━━ Data for this task

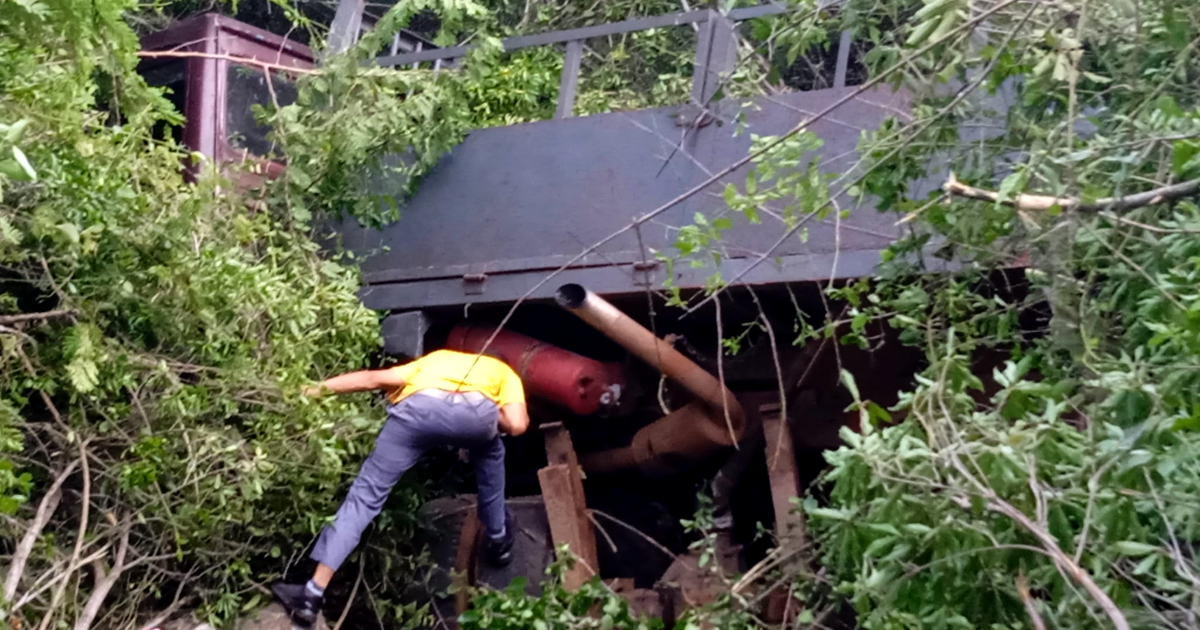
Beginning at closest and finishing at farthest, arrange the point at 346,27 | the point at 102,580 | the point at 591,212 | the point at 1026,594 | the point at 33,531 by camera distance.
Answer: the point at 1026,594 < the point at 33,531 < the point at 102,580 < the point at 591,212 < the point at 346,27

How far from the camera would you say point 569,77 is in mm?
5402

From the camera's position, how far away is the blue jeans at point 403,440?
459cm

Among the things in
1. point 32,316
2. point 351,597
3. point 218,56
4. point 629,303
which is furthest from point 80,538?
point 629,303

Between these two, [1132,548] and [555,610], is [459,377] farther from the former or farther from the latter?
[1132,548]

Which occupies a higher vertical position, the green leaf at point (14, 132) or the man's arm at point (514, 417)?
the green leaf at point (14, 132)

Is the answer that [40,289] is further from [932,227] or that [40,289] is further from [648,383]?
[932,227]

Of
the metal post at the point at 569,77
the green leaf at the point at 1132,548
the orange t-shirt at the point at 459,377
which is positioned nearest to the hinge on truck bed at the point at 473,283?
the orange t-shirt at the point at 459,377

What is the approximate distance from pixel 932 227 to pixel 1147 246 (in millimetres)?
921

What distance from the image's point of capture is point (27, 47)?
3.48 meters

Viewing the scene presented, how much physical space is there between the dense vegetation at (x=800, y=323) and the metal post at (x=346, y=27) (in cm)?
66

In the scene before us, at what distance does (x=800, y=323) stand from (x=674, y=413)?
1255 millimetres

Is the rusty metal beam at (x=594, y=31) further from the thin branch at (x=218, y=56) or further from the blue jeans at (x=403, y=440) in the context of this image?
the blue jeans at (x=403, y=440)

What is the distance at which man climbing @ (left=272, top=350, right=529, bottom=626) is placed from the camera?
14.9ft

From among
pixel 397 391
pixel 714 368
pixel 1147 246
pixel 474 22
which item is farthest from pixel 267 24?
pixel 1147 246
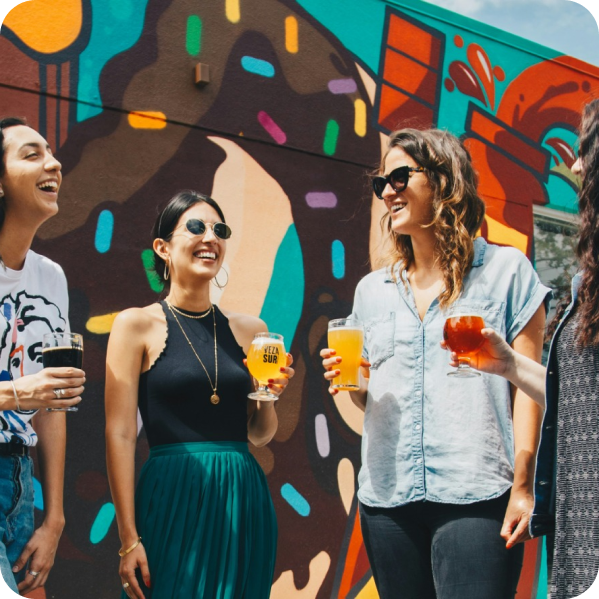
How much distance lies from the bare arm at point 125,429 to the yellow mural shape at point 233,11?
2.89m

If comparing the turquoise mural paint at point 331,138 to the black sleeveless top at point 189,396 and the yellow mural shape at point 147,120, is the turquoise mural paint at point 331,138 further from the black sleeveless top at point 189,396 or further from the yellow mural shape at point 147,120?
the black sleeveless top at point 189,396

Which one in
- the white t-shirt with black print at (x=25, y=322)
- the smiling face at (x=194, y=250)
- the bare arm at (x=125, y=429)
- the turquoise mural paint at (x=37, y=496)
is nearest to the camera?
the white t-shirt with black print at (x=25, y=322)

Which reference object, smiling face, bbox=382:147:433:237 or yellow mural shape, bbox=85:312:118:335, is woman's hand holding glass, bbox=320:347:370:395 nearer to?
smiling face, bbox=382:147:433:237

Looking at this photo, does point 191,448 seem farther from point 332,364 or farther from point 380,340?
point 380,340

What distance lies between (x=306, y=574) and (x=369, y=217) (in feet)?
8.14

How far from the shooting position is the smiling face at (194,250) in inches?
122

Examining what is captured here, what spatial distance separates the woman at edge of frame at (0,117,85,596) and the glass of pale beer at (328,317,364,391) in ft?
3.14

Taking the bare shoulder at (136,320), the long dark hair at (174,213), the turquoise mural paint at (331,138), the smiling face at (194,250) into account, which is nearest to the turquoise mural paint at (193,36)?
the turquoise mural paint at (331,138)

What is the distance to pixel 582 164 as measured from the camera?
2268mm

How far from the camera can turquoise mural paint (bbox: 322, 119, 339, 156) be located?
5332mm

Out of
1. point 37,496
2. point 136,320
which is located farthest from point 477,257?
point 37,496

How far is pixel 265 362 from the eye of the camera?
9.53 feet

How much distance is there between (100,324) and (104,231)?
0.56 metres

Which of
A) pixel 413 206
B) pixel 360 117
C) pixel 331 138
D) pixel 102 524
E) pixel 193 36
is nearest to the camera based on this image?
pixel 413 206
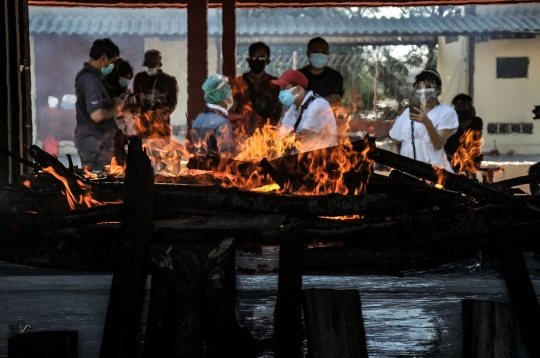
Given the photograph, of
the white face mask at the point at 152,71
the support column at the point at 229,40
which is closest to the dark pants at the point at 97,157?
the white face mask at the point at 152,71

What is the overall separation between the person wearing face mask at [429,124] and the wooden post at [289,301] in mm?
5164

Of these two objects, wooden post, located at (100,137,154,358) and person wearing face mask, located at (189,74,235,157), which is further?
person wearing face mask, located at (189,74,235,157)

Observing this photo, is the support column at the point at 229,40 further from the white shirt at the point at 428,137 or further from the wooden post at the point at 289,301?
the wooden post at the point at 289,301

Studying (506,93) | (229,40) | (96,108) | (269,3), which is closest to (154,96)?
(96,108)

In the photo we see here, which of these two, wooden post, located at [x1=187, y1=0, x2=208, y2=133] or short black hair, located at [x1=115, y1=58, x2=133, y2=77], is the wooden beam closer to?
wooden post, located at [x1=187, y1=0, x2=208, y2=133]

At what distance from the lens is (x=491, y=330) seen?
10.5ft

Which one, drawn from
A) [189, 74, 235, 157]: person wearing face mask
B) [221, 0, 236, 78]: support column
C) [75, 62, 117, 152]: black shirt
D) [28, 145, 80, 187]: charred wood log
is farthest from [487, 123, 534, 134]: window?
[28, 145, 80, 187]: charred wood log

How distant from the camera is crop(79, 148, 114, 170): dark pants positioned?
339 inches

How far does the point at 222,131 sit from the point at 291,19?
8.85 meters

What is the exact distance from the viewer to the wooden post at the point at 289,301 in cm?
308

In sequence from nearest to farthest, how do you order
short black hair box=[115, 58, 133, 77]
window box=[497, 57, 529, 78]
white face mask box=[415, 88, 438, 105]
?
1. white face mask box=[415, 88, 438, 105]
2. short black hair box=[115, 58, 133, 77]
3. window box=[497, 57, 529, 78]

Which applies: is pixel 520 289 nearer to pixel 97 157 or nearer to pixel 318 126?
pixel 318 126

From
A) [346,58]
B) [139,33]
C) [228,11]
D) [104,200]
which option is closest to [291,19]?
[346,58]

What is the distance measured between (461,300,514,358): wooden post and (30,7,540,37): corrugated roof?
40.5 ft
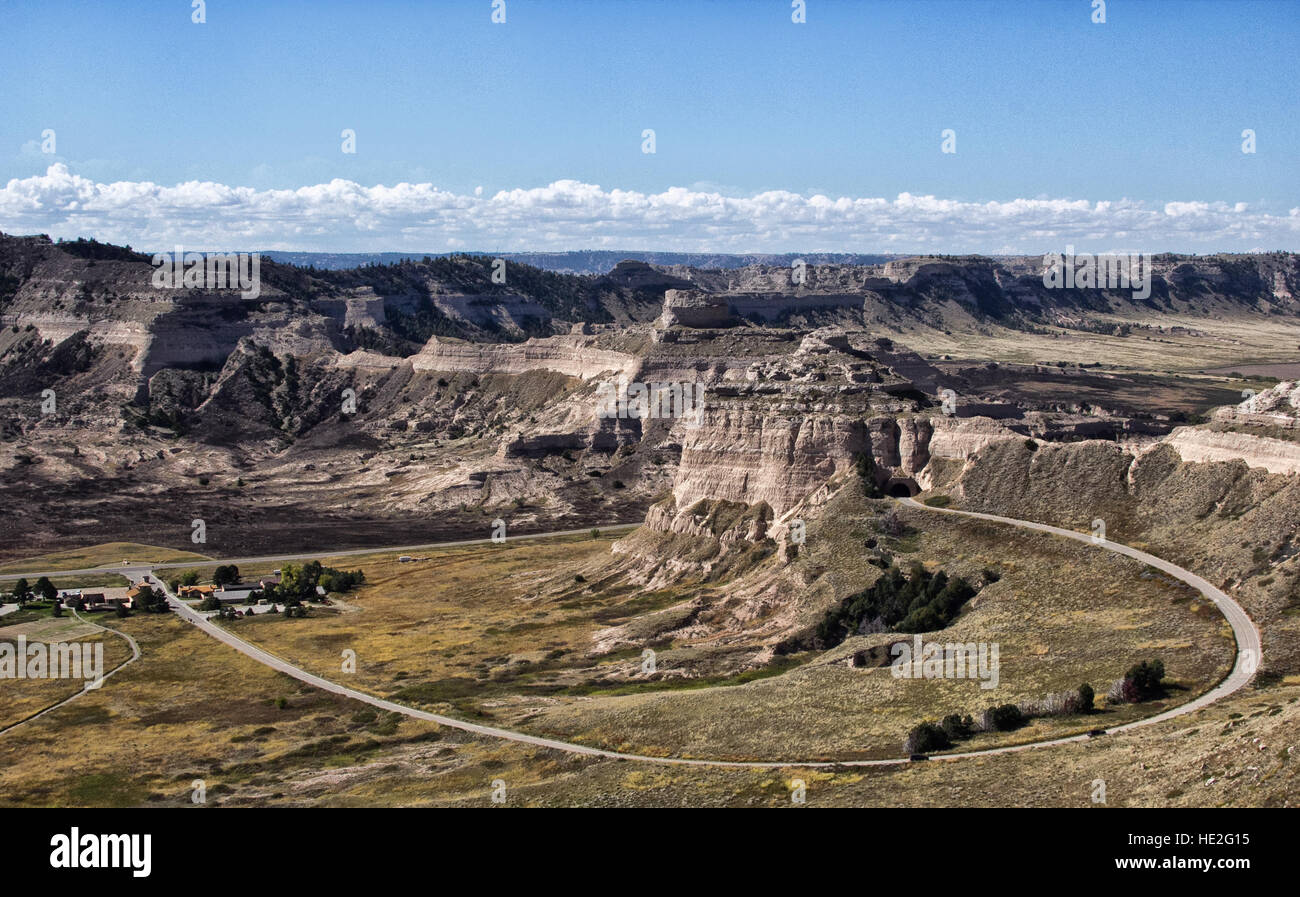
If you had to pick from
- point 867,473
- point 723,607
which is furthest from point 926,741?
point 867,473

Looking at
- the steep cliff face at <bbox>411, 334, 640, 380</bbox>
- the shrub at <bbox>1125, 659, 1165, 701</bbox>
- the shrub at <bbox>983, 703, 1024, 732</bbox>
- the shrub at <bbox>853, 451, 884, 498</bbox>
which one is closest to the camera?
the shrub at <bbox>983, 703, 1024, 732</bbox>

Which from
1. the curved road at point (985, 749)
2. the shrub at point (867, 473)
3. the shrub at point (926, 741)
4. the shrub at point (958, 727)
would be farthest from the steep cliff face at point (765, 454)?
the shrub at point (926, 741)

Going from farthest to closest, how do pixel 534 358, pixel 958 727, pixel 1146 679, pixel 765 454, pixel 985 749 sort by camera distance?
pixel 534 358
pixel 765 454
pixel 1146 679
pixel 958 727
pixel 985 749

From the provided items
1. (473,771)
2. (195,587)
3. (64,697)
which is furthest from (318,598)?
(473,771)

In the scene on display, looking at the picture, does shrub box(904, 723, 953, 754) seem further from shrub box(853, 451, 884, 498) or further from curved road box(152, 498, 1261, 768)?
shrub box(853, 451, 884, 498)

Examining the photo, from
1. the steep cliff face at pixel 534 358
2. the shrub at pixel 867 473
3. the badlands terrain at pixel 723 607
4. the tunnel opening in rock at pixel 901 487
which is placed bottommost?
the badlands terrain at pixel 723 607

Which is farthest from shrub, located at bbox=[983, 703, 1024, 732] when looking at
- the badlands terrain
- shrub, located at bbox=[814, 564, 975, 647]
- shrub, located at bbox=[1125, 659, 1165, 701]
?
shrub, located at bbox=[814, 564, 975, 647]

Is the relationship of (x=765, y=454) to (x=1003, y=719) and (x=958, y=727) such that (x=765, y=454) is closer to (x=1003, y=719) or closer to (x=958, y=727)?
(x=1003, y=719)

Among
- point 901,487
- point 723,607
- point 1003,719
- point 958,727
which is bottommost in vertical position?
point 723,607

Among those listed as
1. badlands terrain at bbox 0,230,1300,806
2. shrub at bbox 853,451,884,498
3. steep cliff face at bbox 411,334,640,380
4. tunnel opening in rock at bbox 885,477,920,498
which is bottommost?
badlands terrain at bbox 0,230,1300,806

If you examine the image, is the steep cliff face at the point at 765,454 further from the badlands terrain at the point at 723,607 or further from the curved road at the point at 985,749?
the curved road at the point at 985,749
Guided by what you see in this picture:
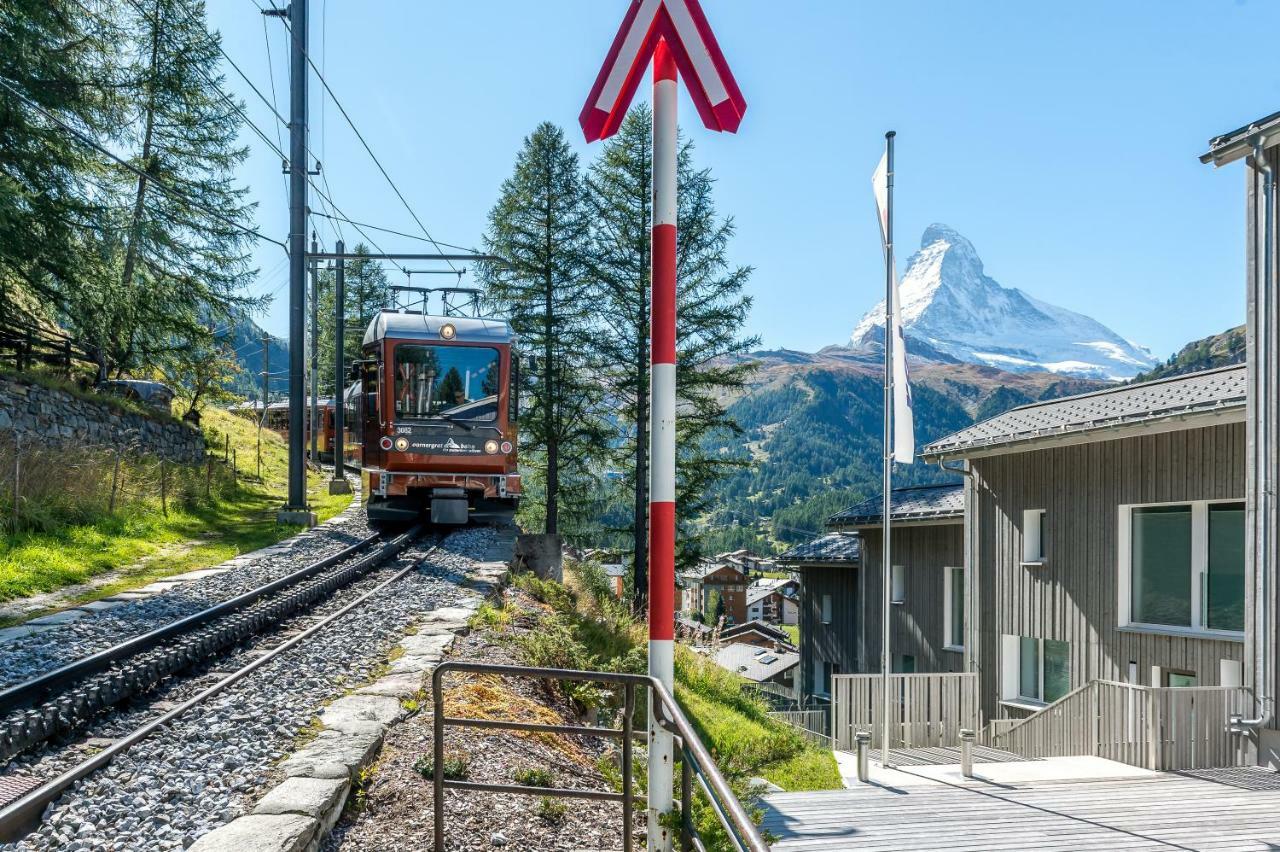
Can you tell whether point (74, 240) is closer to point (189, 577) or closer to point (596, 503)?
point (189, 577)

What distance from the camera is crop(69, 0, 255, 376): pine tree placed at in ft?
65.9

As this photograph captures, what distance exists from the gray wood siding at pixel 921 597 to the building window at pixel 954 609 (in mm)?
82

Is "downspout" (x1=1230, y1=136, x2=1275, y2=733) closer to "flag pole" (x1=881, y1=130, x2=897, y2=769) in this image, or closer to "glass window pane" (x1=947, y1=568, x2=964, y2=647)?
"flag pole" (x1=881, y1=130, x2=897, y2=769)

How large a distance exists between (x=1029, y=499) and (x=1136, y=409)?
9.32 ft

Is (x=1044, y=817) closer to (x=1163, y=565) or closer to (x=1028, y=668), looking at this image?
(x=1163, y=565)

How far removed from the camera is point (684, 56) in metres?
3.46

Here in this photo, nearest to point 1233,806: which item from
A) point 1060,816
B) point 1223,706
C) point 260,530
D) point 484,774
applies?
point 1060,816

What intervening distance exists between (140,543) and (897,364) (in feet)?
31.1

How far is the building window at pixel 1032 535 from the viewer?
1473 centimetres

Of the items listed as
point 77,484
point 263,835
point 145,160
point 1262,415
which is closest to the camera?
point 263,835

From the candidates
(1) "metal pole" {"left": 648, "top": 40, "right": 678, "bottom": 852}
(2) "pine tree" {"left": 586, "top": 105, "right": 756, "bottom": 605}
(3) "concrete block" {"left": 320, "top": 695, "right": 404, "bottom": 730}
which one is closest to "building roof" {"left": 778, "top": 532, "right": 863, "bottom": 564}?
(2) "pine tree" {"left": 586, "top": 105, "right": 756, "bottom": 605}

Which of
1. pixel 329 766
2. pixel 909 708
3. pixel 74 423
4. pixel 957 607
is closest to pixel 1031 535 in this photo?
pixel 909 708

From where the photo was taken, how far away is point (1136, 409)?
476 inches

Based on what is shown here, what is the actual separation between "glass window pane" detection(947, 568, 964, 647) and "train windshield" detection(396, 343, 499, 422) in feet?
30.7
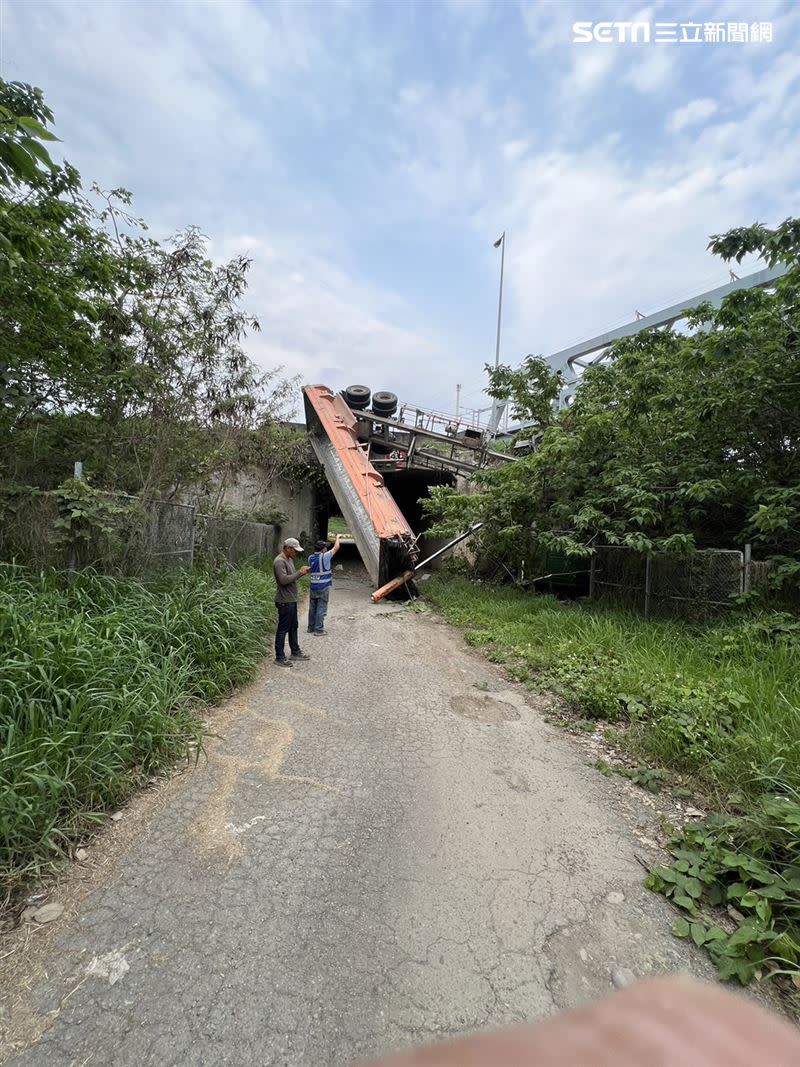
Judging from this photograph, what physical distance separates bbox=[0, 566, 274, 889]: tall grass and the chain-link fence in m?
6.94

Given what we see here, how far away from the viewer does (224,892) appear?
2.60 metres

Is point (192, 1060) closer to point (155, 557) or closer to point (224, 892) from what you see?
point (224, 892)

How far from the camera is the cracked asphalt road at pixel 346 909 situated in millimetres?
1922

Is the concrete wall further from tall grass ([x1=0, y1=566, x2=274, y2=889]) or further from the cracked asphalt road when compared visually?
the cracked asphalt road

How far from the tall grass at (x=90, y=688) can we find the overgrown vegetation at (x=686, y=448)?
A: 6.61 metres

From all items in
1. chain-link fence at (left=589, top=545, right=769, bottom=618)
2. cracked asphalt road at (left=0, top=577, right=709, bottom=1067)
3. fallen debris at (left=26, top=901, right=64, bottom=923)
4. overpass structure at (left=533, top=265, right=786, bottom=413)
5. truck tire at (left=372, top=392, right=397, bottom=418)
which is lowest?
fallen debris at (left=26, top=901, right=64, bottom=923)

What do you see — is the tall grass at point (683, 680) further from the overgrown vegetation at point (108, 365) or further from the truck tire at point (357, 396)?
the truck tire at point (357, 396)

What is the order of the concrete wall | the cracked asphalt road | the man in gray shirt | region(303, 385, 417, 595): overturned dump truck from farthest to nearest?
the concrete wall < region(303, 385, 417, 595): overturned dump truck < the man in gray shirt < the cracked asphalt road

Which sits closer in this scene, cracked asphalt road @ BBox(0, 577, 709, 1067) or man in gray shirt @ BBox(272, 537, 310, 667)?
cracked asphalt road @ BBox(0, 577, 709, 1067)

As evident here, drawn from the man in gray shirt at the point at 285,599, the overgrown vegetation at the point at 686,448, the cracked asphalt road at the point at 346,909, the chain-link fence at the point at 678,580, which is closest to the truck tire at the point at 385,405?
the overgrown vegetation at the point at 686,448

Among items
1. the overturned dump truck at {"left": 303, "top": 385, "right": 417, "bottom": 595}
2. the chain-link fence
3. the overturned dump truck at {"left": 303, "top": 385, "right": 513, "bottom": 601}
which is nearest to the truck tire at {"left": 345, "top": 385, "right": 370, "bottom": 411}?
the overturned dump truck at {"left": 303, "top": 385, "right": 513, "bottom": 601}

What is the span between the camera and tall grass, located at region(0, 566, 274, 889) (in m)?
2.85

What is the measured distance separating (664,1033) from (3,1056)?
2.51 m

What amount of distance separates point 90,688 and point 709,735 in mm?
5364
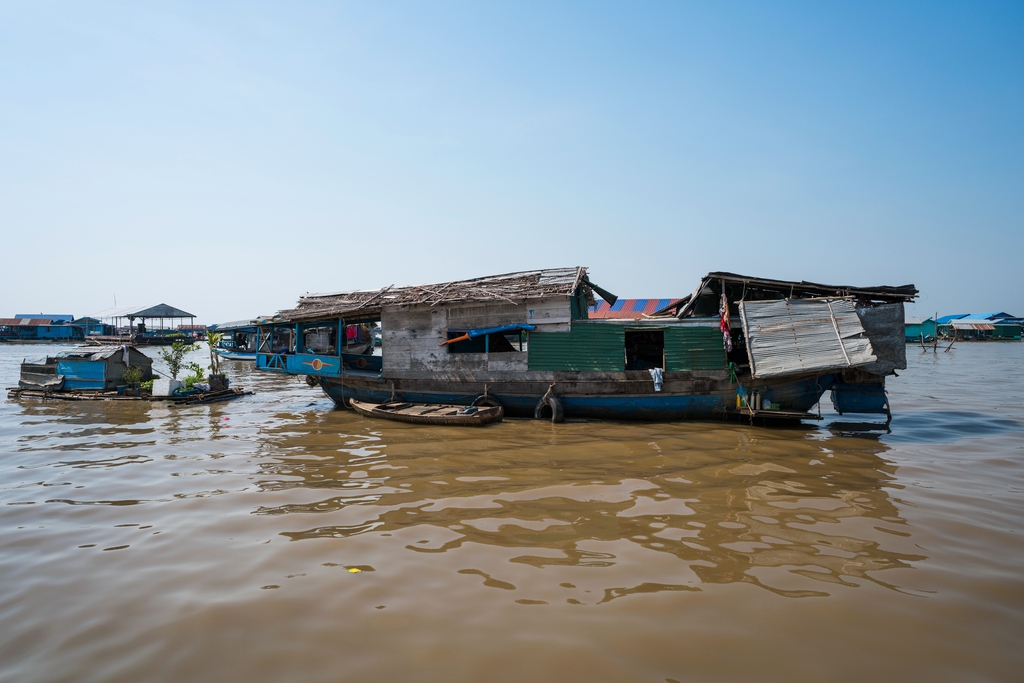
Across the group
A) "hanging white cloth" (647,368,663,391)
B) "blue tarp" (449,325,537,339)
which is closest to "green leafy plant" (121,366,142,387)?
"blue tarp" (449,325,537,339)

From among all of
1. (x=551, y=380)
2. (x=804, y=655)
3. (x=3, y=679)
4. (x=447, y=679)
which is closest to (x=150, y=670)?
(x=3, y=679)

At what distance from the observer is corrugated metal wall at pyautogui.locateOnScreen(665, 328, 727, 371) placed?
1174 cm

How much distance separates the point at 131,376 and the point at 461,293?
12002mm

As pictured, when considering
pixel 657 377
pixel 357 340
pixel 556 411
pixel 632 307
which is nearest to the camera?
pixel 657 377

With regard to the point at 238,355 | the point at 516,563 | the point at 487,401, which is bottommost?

━━━━

# [Task description]
Change "tall grass" to "long grass" in everything from the line containing "Is point (192, 1060)" down to the line containing "A: 6.61 metres", and give those lines again with nothing else altered.

# [Exercise result]
Is point (192, 1060) closer to point (155, 557) or closer to point (224, 892) from what you see?
point (224, 892)

How far from the camera is the cracked asphalt road at pixel 346 909 situated in millimetres?
1922

Is the concrete wall further from long grass ([x1=0, y1=566, x2=274, y2=889]) or further from the cracked asphalt road when compared visually?
the cracked asphalt road

How far from the long grass at (x=90, y=688) can we find the overgrown vegetation at (x=686, y=448)?
A: 6.61 metres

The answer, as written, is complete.